Regarding your first question, if you can use the MCJIT engine a caching mechanism will be available very soon. I'm preparing to commit a patch today to add this capability. I'm not sure what it would take to get something similar working with the older JIT engine. I expect it would take a fair amount of work because the older JIT engine isn't designed around object loading as the MCJIT engine is.

Regarding your second question, there might be more than one way to do this, but once you have an llvm::Function (but before you JIT the code) you should be able to use llvm::Function::setCallingConv().

-Andy

Hi Dmitri,

Regarding your first question, if you can use the MCJIT engine a caching
mechanism will be available very soon. I'm preparing to commit a patch
today to add this capability. I'm not sure what it would take to get
something similar working with the older JIT engine. I expect it would
take a fair amount of work because the older JIT engine isn't designed
around object loading as the MCJIT engine is.

I would expect it to be very hard to do with the old JIT, because it JITs
the machine code in a "loaded" form (absolute addresses put into the needed
places). This is tightly coupled with the current execution and does not
apply to other executions. MCJIT allows this by virtue of having a
not-yet-loaded ELF object which can be cached for later use. I imagine this
is what you do in your patch, Andy.

Eli

Yes, exactly. My patch adds a new ObjectCache class which can be registered with MCJIT. MCJIT will then call this component before attempting to generate code to see if it has a cached object image for a given module. If the ObjectCache has a cached object, MCJIT will skip the code generation step and just perform linking and loading. If the ObjectCache does not have a cached version MCJIT will generate code as usual and then pass the generated object image to the ObjectCache to be cached before MCJIT performs its linking and loading.

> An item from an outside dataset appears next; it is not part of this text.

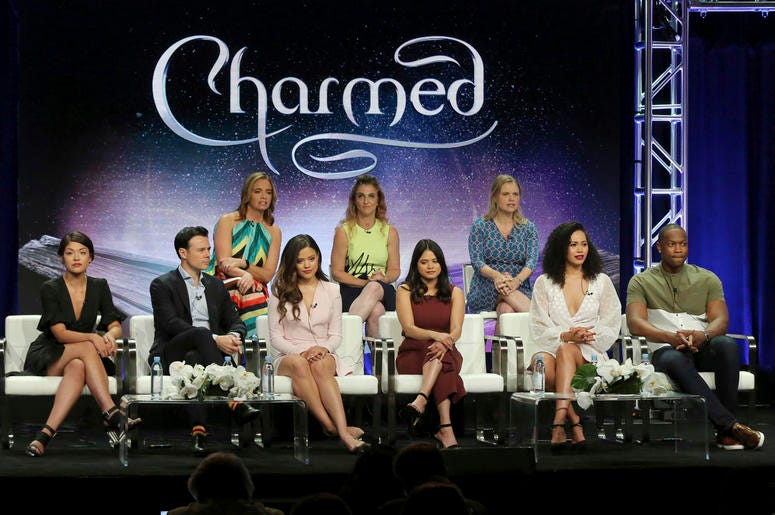 """Executive producers Jessica O'Toole, from back row left, Jennie Snyder Urman, Amy Rardin, and from front row left, Ellen Tamaki, Rupert Evans, Sarah Jeffery, Melonie Diaz, Madeleine Mantock and Ser'Darius Blain participate in the """"Charmed"""" panel during th"""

The ObjectCache is going to be offered as an abstract base class only. Clients will need to implement their own mechanism for identifying modules and storing cached images, though I do have a unit test which provides a very simple reference implementation.

This mechanism is not coupled directly with the ELF format. It will work with MachO objects as well, to the extent that MachO is supported by MCJIT.

-Andy

Yes, exactly. My patch adds a new ObjectCache class which can be
registered with MCJIT. MCJIT will then call this component before
attempting to generate code to see if it has a cached object image for a
given module. If the ObjectCache has a cached object, MCJIT will skip the
code generation step and just perform linking and loading. If the
ObjectCache does not have a cached version MCJIT will generate code as
usual and then pass the generated object image to the ObjectCache to be
cached before MCJIT performs its linking and loading.****

** **

The ObjectCache is going to be offered as an abstract base class only.
Clients will need to implement their own mechanism for identifying modules
and storing cached images, though I do have a unit test which provides a
very simple reference implementation.****

** **

This mechanism is not coupled directly with the ELF format. It will work
with MachO objects as well, to the extent that MachO is supported by MCJIT.

That sounds like a good approach.

Eli

This sounds great, but will it work on Windows as well ?

I considered MCJIT for my work, but was not sure if there are any features supported by old JIT but missing in MCJIT.

Thanks,

Dmitri

Yes, MCJIT works on Windows (though it generates ELF object images).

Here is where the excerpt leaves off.